■ **Work instruction**: Which lines of the data below hold "hyenaspotted"? Copy each of them.

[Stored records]
────────────────────────────────────────
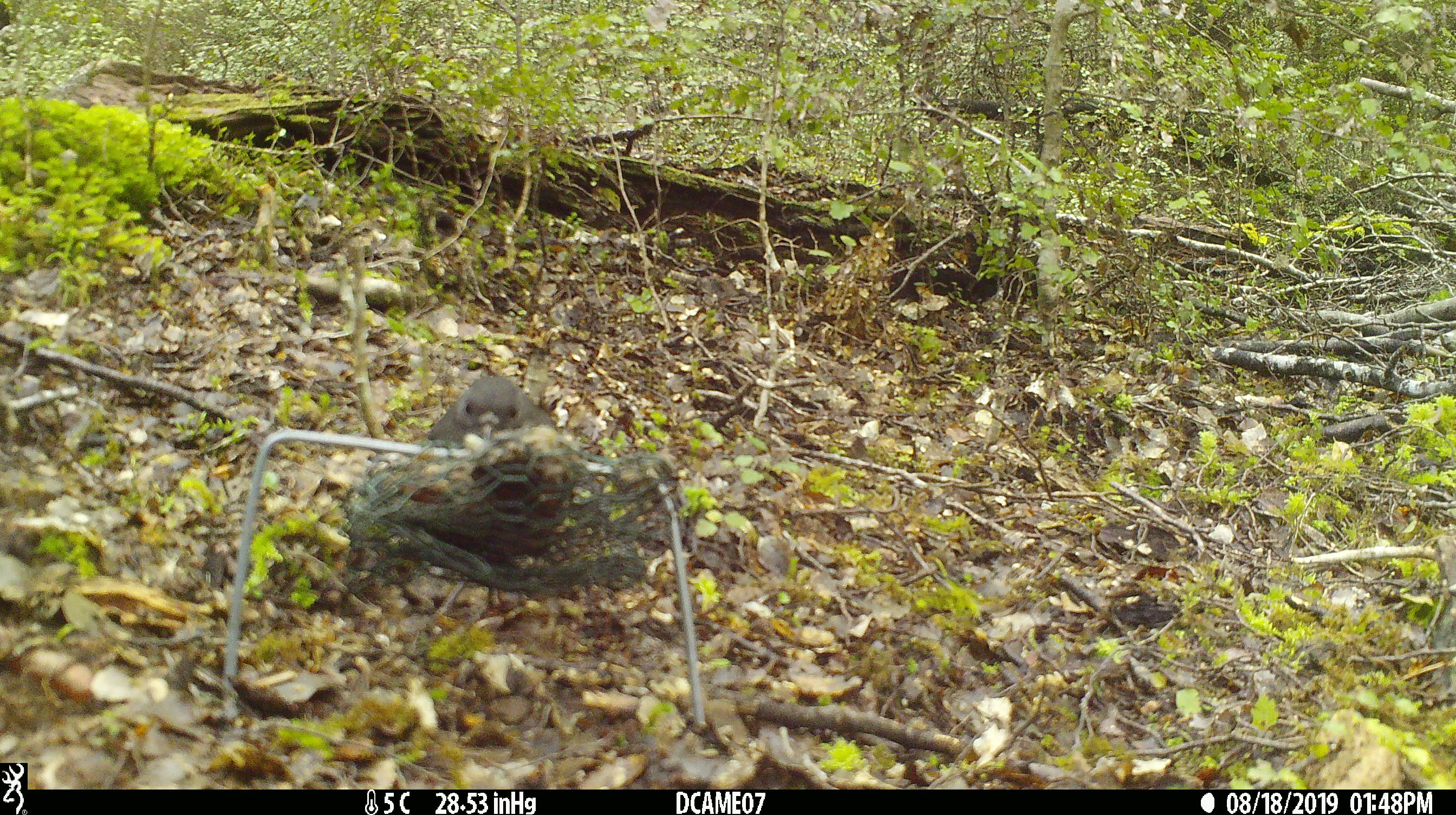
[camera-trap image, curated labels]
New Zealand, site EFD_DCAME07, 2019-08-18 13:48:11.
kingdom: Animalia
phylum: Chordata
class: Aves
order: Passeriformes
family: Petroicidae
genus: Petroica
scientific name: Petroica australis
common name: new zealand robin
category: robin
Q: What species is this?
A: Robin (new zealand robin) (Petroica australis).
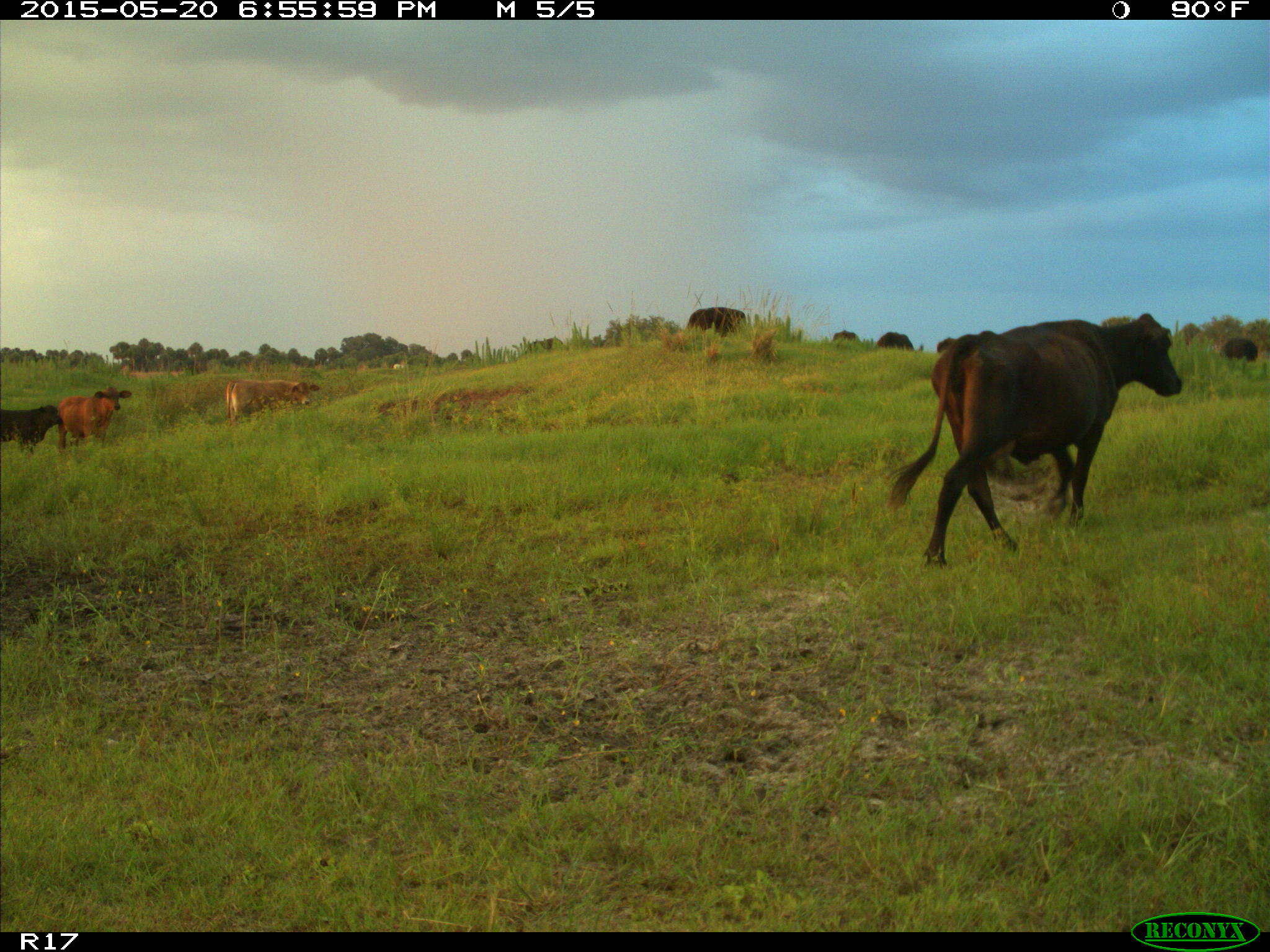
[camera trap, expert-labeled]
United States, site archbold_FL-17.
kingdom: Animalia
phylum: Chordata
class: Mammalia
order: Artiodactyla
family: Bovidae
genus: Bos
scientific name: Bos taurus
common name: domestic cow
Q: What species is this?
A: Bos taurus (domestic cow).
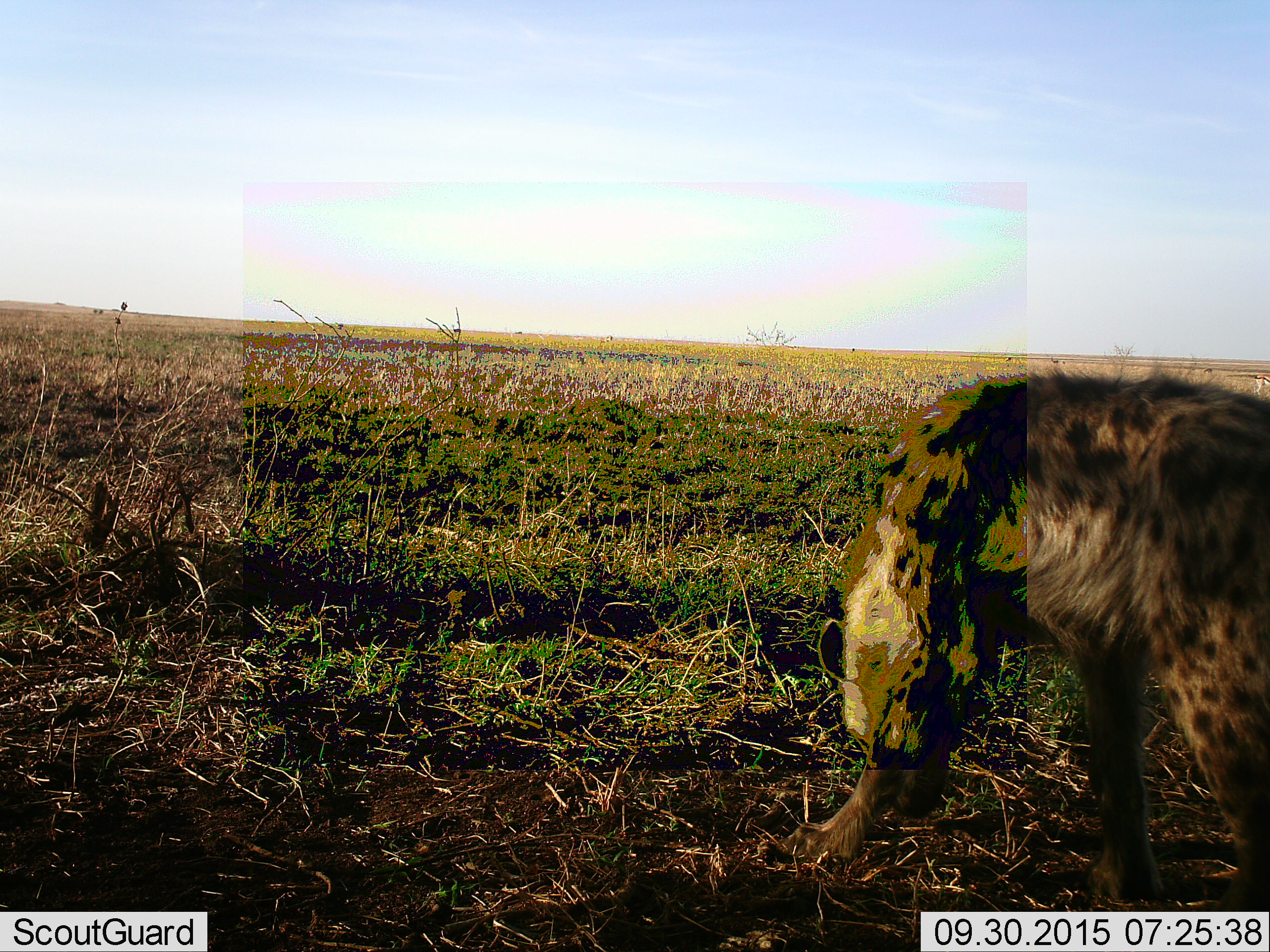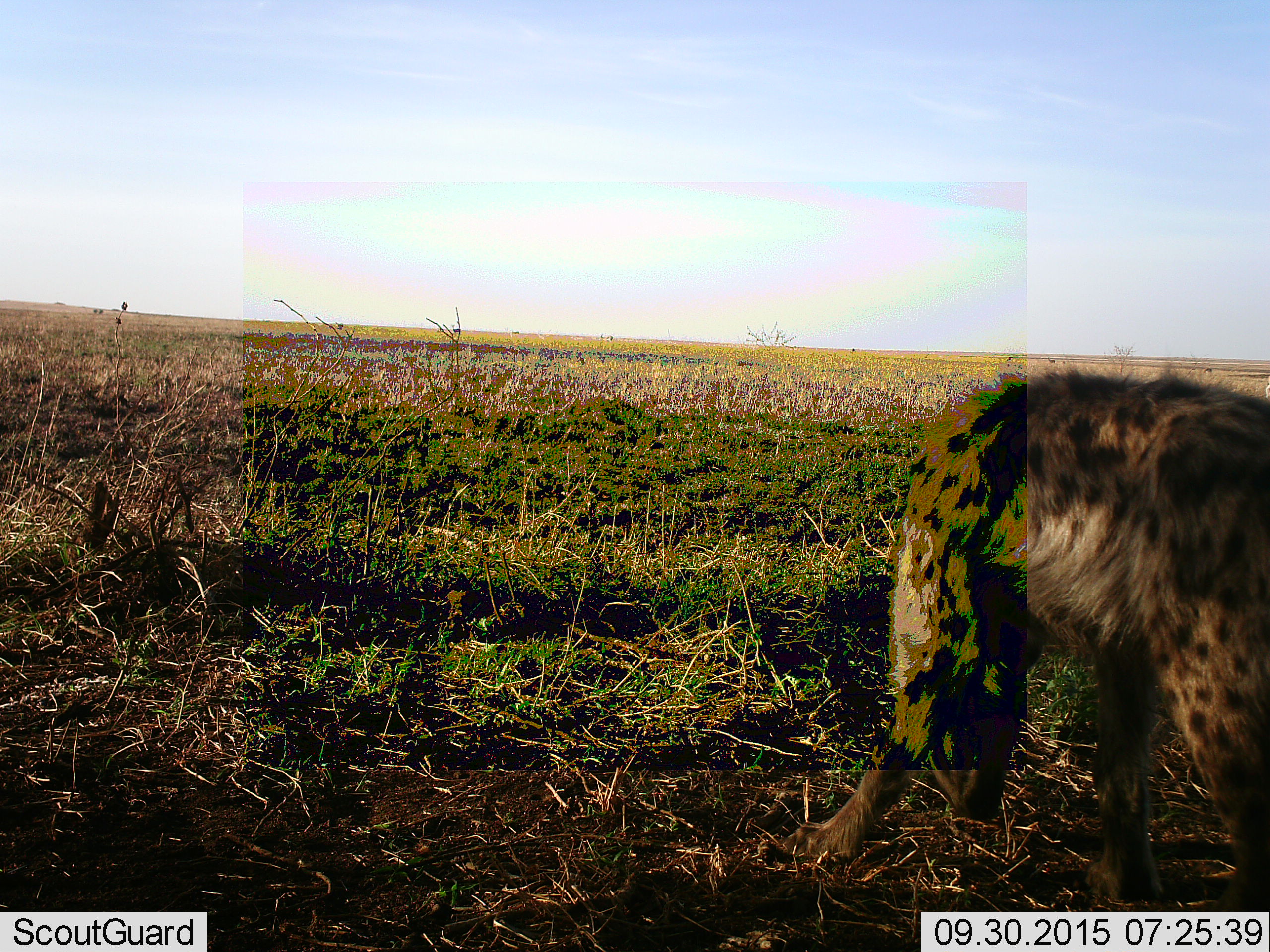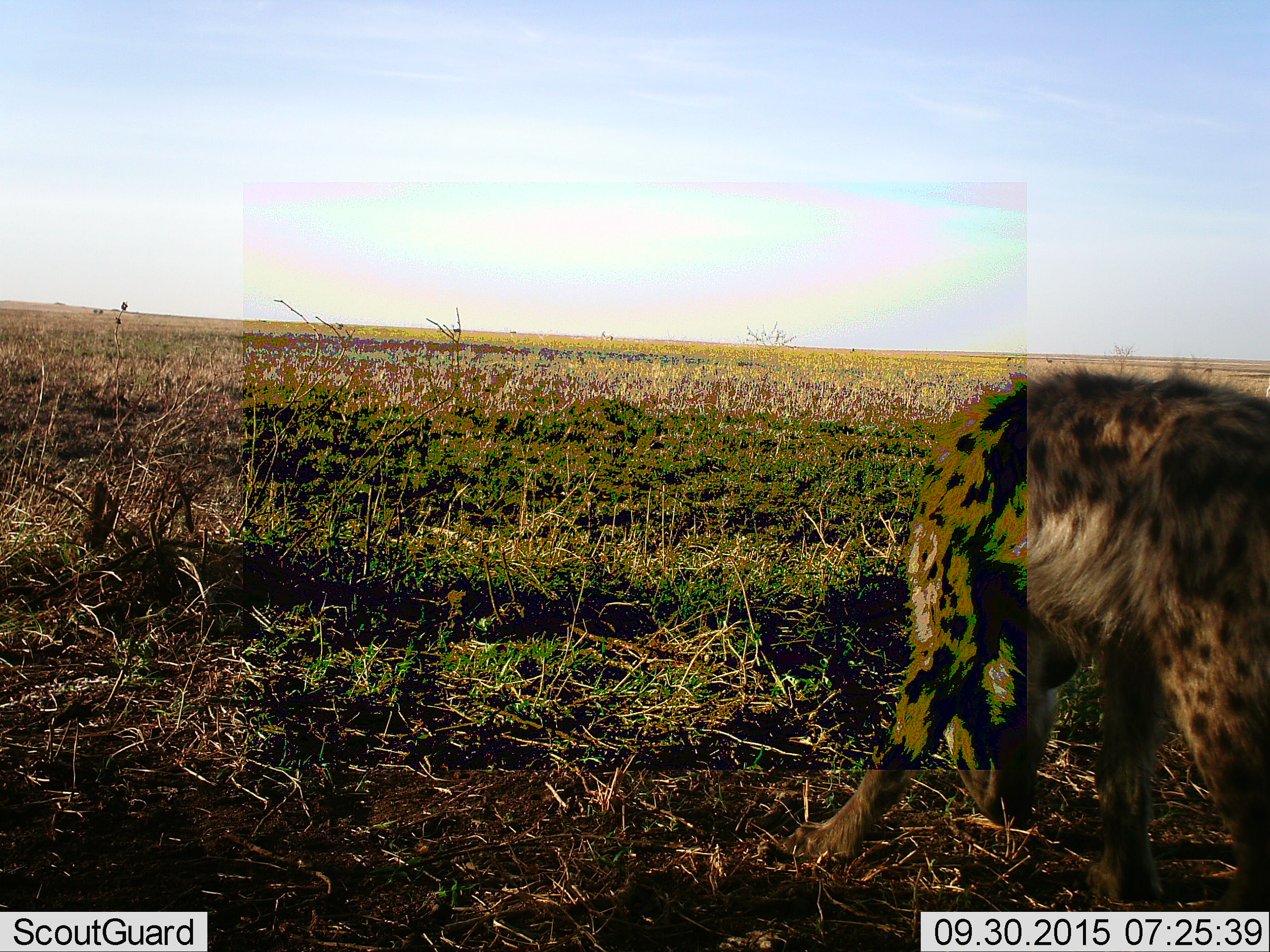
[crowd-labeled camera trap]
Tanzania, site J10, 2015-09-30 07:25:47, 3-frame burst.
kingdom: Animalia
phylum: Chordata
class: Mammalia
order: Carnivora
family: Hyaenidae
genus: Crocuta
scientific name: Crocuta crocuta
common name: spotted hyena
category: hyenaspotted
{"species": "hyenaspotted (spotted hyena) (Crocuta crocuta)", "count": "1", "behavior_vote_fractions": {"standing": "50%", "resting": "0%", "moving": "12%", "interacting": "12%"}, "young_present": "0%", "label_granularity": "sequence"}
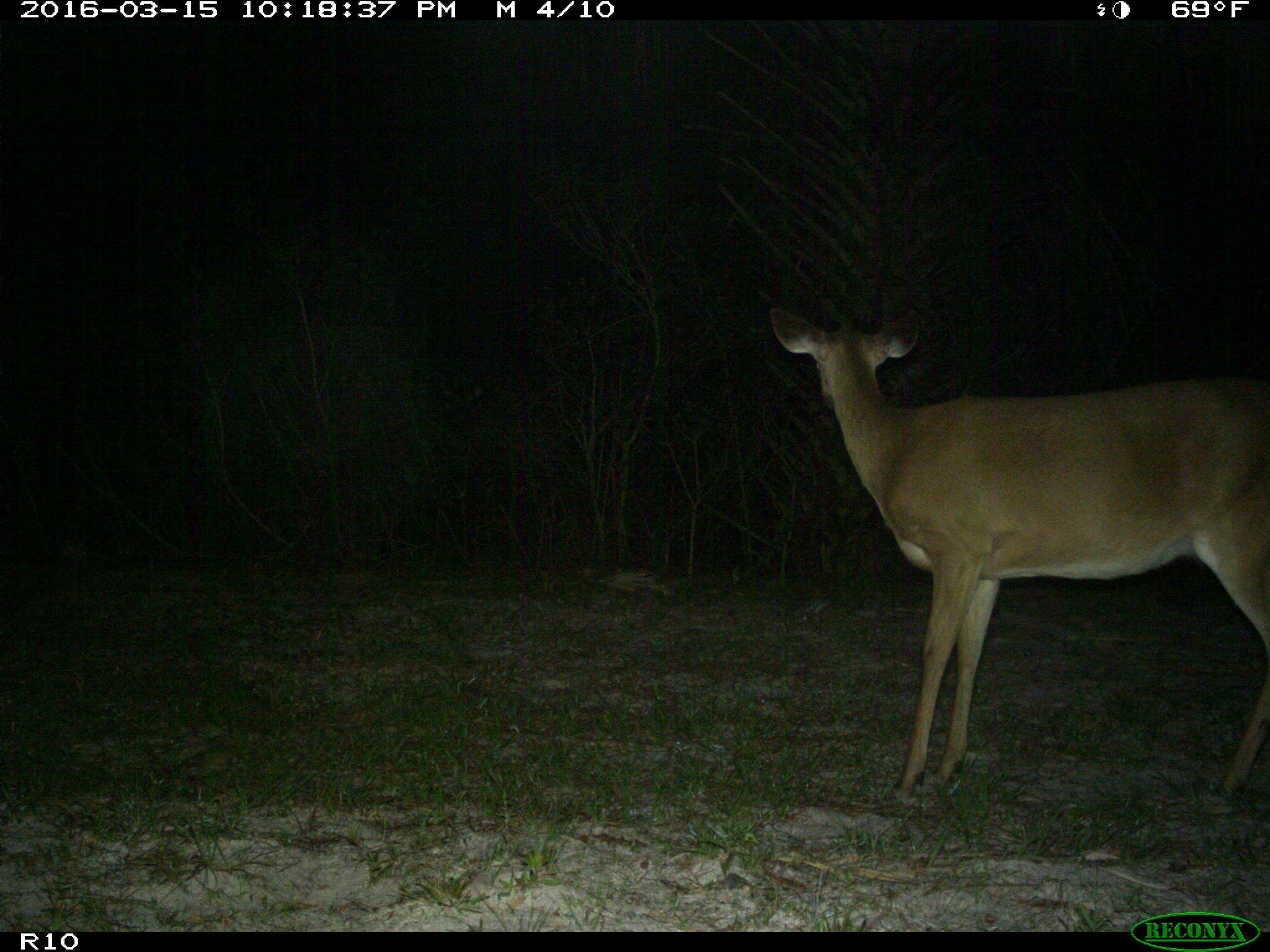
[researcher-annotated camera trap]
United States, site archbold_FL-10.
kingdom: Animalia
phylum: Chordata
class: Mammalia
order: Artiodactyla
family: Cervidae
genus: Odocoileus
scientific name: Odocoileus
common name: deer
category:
────────────────────────────────────────
■ **Written answer**:
category: hyenaspotted
{"species": "hyenaspotted (spotted hyena) (Crocuta crocuta)", "count": "1", "behavior_vote_fractions": {"standing": "50%", "resting": "0%", "moving": "12%", "interacting": "12%"}, "young_present": "0%", "label_granularity": "sequence"}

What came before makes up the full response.